● **VORGEGEBENER TEXT**
►
Die Hängeseilbrücke bricht alle erwarteten Besucherrekorde. Mit der Geierlay kamen sogar Fremdsprachen in den einsamen Winkel im Hunsrück. 

Hängebrücke Geierlay
Die Hängeseilbrücke Geierlay – (Foto: Peter Mendgen, www.moselbild.de)

Am Brückenkopf steht eine Menschenansammlung herum. Einige fachsimpeln, andere verkünden, dass sie keinesfalls einen Fuß auf die Holzplanken setzen werden. So mancher geht zwar tapfer los, um nach wenigen Metern dann doch umzukehren.

Denn es wackelt unter den Füßen. Mächtig! Ganz unten, in 100 Metern Tiefe, fließt irgendwo ein Bach. 360 Meter lang ist der Weg über den Abgrund zwischen Mörsdorf und Sosberg am anderen Ende der Stahl-Holz-Konstruktion. Nach dem Vorbild nepalesischer Hängeseilbrücken schwingt sich die Geierlay über ein bewaldetes Seitental der Mosel von einem Brückenkopf zum anderen.

In einer Rekordzeit von nur sechs Monaten haben Schweizer Spezialisten die Hängeseilbrücke ab März 2015 errichtet. Dabei war der Vorschlag, eine solche Brücke zu bauen, zunächst sogar als unrealisierbar verworfen worden. Doch drei Bürgern der Gemeinde, darunter der spätere Ortsbürgermeister Marcus Kirchhoff, ging die Hängebrücke nicht aus dem Kopf. Denn sie wollten Touristen nach Mörsdorf holen.

Eine Hängebrücke als Touristenmagnet

Tatsächlich wussten bislang nur die wenigsten, dass es diesen entlegenen Winkel im Hunsrück überhaupt gibt: Gerade mal 620 Einwohner, eine Zwergschule, kein Aldi. Wer mit dem Auto ins Örtchen hinein fährt und am anderen Ende wieder hinaus, muss zwischendurch nicht einmal bremsen. Keine 20 Kilometer von Cochem entfernt, herrscht hier nur Ruhe und Frieden.

Also griffen die Männer ihre Idee einige Jahre später nochmals auf und trieben die Entwicklung nun doch erfolgreich voran. Rund 1,2 Millionen Euro hat die Geierlay laut Betreiber gekostet. Besucher hingegen bekommen die Packung Adrenalin gratis. Und eine fantastische Aussicht übers Baumwipfel-Meer.

Eine Karawane läuft zur Hängeseilbrücke
Eine Karawane läuft zur Hängeseilbrücke

Erste Anlaufstelle ist das Besucherzentrum im Dorf. Ab hier folgt die Karawane zu Fuß dem Hinweisschild „Hängeseilbrücke Geierlay”. Der Weg führt etwa anderthalb Kilometer durch Dorfs, übers Feld, zum Schluss durch einen kleinen Wald.
Genau dann, wenn man glaubt, dass nichts mehr kommt, steht sie plötzlich da.
◄
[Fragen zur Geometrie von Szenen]
►
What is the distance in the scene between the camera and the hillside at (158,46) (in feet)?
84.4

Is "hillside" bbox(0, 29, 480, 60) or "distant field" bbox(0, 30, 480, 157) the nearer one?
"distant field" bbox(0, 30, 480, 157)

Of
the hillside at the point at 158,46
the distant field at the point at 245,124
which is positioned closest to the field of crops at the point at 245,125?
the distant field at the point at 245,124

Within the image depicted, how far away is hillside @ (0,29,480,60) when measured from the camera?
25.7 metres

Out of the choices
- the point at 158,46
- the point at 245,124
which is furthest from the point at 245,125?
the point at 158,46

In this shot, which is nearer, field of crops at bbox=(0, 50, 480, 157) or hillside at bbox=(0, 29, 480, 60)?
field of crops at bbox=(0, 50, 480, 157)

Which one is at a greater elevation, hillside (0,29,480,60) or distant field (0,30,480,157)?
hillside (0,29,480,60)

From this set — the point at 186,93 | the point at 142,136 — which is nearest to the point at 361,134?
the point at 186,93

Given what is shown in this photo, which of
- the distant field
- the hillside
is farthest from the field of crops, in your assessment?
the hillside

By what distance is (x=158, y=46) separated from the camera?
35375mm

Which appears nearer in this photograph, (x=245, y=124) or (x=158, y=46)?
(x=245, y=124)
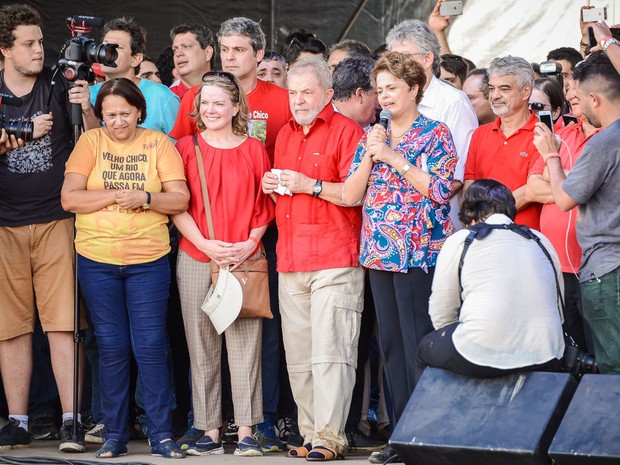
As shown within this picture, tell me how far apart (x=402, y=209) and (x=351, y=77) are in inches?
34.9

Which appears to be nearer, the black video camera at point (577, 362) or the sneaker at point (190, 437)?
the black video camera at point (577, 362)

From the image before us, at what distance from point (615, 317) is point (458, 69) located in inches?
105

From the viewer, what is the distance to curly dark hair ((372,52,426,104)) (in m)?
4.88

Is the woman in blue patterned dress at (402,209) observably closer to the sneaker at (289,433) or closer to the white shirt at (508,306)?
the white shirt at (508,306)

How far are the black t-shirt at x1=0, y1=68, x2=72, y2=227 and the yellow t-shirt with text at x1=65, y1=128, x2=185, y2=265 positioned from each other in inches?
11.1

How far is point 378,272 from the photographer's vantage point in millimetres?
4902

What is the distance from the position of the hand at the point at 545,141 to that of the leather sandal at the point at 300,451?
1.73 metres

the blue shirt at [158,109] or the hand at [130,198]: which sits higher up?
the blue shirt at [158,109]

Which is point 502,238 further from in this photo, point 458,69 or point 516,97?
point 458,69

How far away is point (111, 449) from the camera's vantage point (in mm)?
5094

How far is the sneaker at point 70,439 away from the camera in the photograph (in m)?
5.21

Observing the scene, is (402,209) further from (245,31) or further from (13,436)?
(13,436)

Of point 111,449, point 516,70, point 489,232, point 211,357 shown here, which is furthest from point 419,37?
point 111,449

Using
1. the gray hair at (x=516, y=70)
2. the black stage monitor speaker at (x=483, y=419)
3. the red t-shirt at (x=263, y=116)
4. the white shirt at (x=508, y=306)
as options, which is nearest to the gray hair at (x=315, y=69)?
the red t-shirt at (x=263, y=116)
◄
►
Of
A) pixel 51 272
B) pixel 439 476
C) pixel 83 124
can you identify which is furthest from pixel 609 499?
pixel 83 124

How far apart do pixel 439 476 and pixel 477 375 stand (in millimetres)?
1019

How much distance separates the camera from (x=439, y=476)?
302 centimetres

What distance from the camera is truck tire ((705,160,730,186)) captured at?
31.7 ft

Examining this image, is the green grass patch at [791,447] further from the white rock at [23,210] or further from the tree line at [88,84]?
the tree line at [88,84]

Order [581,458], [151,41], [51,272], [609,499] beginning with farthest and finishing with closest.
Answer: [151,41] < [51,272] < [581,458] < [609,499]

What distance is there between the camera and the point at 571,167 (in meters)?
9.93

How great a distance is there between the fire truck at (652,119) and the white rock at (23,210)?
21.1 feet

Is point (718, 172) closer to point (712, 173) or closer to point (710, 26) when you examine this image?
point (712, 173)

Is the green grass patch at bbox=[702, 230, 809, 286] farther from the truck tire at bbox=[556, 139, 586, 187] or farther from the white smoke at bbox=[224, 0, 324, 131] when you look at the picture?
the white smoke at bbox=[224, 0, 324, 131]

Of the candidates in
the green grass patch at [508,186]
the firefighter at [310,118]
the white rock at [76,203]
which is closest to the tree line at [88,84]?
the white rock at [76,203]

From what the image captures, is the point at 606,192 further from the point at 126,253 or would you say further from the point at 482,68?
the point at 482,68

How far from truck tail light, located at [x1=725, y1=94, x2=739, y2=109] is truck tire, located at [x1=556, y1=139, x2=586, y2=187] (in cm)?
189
◄
● **ZU ERLEDIGEN**
1. Prüfe, ob die Aussagen (a), (b) und (c) zum Text über die Geierlay passen: (a) Der Weg über die Brücke ist 360 Meter lang. (b) Deutsche Fachleute haben die Brücke gebaut. (c) Mörsdorf hat rund 620 Einwohner. Antworte jeweils mit Ja oder Nein und zitiere die entscheidenden Worte aus dem Text wörtlich.
2. Schreib den Text über die Geierlay ab der Stelle weiter, an der er aufhört.
Die Einträge haben mit dem Text über die Geierlay nichts zu tun.

● **DIE ERGEBNISSE**
1.
(a) Ja: „360 Meter lang ist der Weg über den Abgrund zwischen Mörsdorf und Sosberg“
(b) Nein: „haben Schweizer Spezialisten die Hängeseilbrücke ab März 2015 errichtet“
(c) Ja: „Gerade mal 620 Einwohner“

2.
Ein Bauwerk wie im Himalaya

Menschen drängeln dicht hintereinander auf die gewaltige Hängeseilbrücke. Besorgte Besucher spekulieren, ob das Bauwerk solche Massen überhaupt packt. Keine Panik! Die Geierlay trägt 50 Tonnen Gewicht, wird auf der Homepage erklärt. Das entspricht etwa 600 Personen mit einem Durchschnittsgewicht von 80 Kilo. „So viele Menschen, wie die Brücke tragen würde, passen gleichzeitig sowieso gar nicht drauf“, beruhigt Marcus Kirchhoff.

Die Fundamente der beiden Brückenköpfe stecken zudem 25 Meter tief im Felsen. Die Konstruktion wurde mit Sicherungen versehen, sodass sie nicht stark schwanken kann. Sogar Windstärken bis zu 200 Stundenkilometern verkraftet die Brücke. Allerdings möchte wohl niemand bei solchen Stürmen auf einer Hängeseilbrücke stehen.

Um dieses Meisterwerk der Ingenieurskunst live und in Farbe zu sehen, fallen Wagemutige nun aus ganz Deutschland, Holland und England in die Hunsrück-Gemeinde ein. Journalisten fuchteln mit Kameras und Mikrofonen herum. Und der Ortsbürgermeister ist plötzlich ein gefragter Interview-Partner.

Hängeseilbrücke, Hunsrück
Die Hängebrücke verbindet Mörsdorf mit Sosdorf.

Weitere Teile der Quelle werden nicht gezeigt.